Poema de Maria-Mercè Marçal
Há dias em que penso que já nasci velha e que apenas a Natureza me conseguiu sempre surpreender, todas as outras situações societais são assim como que uma simples confirmação daquilo que conheço, umas vezes a uma escala mais pequena, outras numa maior. Como se fossem ciclos viciados no tempo, em analogias de diferentes cenários, assim como na matemática. Numa sequência interligada de factores e indicadores que juntos dão origem a conclusões que já foram validadas em diversas ocasiões no tempo e na sociedade.

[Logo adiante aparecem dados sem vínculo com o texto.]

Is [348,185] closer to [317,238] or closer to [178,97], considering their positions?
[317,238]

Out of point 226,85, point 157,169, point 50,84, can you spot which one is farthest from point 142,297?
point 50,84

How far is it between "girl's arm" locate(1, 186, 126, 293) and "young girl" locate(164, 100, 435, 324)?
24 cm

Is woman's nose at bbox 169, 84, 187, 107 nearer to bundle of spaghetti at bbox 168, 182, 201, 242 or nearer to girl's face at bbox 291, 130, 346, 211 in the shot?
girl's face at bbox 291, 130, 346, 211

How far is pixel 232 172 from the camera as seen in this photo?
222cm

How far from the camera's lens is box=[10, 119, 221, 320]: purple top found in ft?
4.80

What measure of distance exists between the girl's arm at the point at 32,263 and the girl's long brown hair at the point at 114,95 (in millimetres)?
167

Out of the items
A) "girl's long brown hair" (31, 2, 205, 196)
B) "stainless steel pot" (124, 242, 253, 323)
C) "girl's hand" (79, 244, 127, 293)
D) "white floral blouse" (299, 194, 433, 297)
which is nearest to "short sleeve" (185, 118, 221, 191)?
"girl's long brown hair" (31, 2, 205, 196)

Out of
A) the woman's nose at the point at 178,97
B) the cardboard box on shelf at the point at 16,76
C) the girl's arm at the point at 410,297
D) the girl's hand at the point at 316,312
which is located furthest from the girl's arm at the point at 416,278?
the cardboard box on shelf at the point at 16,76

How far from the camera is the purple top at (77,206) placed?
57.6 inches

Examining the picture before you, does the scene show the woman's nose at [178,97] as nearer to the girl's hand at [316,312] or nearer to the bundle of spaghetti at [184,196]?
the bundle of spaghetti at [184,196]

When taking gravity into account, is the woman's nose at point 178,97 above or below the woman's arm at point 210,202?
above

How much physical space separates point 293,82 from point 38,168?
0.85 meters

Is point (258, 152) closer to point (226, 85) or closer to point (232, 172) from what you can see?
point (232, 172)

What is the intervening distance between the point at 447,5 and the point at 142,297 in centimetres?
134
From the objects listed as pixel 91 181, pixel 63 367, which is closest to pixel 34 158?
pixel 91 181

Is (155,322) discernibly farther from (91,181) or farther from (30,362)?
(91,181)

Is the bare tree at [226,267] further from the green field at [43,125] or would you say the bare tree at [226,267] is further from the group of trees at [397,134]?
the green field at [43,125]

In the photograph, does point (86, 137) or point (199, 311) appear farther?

Hoje o dia amanheceu branco gelo, as folhas congeladas limitavam-se a deixar passar o tempo. Algumas gralhas faziam barulho sem no entanto voarem. O som parecia abafado de todo o lado. Coloquei a máscara para poder caminhar mais confortável, não que houvesse alguém por perto, mas para me proteger do frio gélido que me entrava garganta abaixo, só conseguia caminhar depressa engolindo golfadas de ar que me faziam arrefecer o estômago. Queria tirar fotografias àquela paisagem surpreendente, onde os cristais de gelo tomavam formas inesperadas, mas não me atrevi a tirar as mãos dos bolsos. Nem o caminho me aqueceu as pernas. Agradeci, não ter cortado o cabelo, e ajeitei algumas madeixas de modo a tapar as pontas das orelhas. Salvou-me ter-me aventurado a usar uma boina de lã que roubei à minha filha. Uma estreia para mim. Senti-me uma espia francesa que vagueava apressadamente até ao comboio.
Ilustração Christian Asuh
Apesar de haver invernos verbais a primavera está ao alcance de qualquer um.